『イラスト図解 気象学入門』を使って気象予報士試験対策をしています。
今日は、温度風について学びました。ここに自分なりの理解をまとめておこうと思います。
本書には、温度風とは「地衡風の鉛直シアを表したもの」(P246)とありますが、これだけの説明だと何のこっちゃとなりますね。
地衡風とは気圧傾度力とコリオリ力が等しいときに吹く風のことですが、詳しくは以下の記事で解説しております。

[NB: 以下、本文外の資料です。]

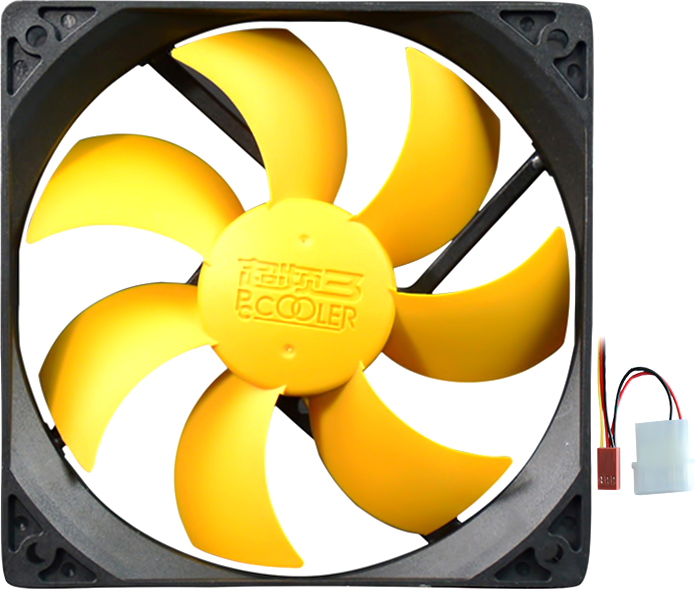 

Кулер PcCooler F122Y 120 мм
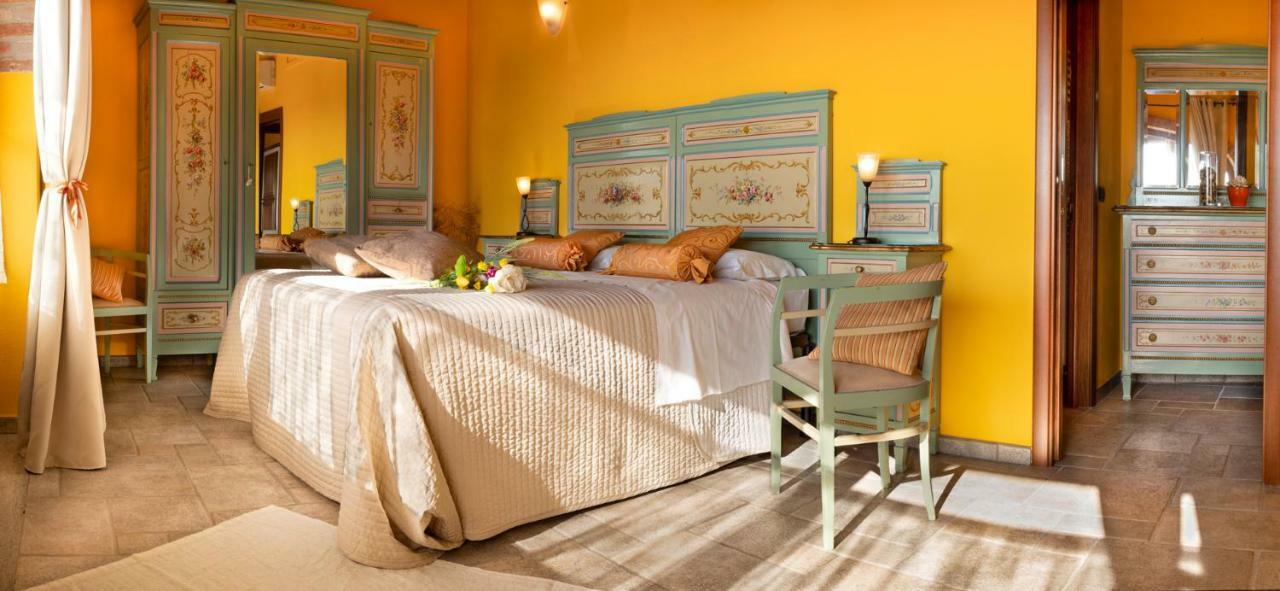 Il Borgo B&B Castellinaldo Zewnętrze zdjęcie
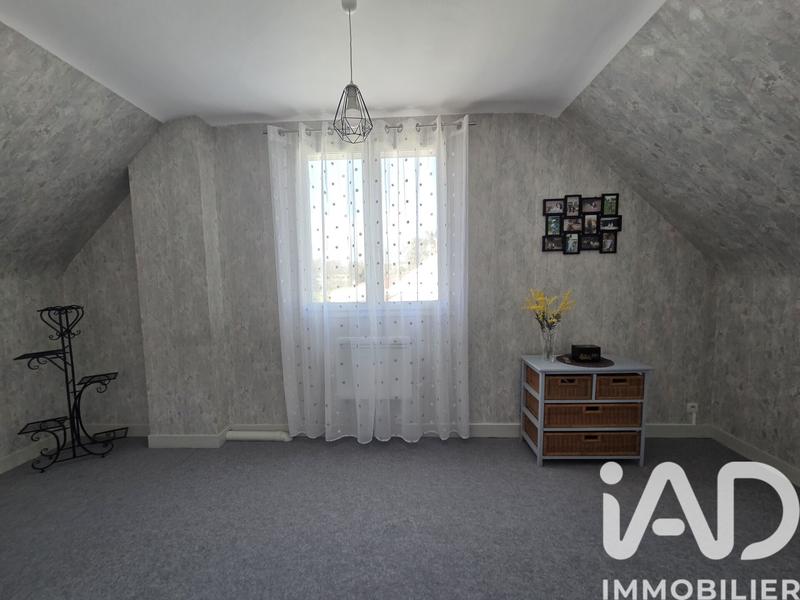 Maison - 110 m² - 4 pièces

地衡風とは何か?その読み方から意味、仕組みまで超わかりやすく簡単に解説してみましょう!【気象予報士試験対策】 - 根性による3ヶ国語学習者の日記
温度風とは?
温度風は簡単にいえば、下層で吹く地衡風と上層で吹く地衡風の向きと大きさの差を表した風のことです。
あくまでも下層と上層の差のことなので、実際に吹いている風ではありません。
温度風はベクトルで表せる
数学で、向きと大きさを表す概念としてベクトルというものがあります。
そのベクトルで温度風を表すと次のようになります。(ちなみに、ベクトルは長さが大きさを、矢印の向きが方向を表します)
下層の風のベクトルの先から、上層の風のベクトルの先まで引いたものが温度風です。
温度風の特徴
この温度風の特徴として、北半球では、暖気側を右手にして吹くということが挙げられます。
上の図では、地衡風は下層から上層へと時計回りになっていますが、これを風の順転といいます。
風が順転する場合、風が暖かい側から冷たい側へと吹く、暖気移流となります。
図を見ると、確かにそのようになっていますね。
ではここでクイズです。
以下の図では、地衡風が下層から上層へ反時計回りになっていますが、これを風の逆転といいます。
さてこの場合、図の上と下どちらに暖気あるいは寒気があるのでしょうか?
ヒントは、これが北半球での話しであることです。
先に答えをいうと、上が暖気側で、下が寒気側です。
なぜなら、温度風というのは、北半球では、暖気側を右手に吹くからです。
また、下が寒気側ということは、地衡風が寒気側から暖気側に向かって吹いているので、この図は寒気移流を表していることがわかります。
つまり、冷たい空気が暖かい空気に入り込んでいっているわけですね。
まとめ
まとめると、温度風とは、下層と上層の地衡風のベクトルの差のことであり、下層の地衡風ベクトルの先から上層の地衡風ベクトルの先まで引いたベクトルで、北半球では暖気側を右手にして吹くもの、ということになります。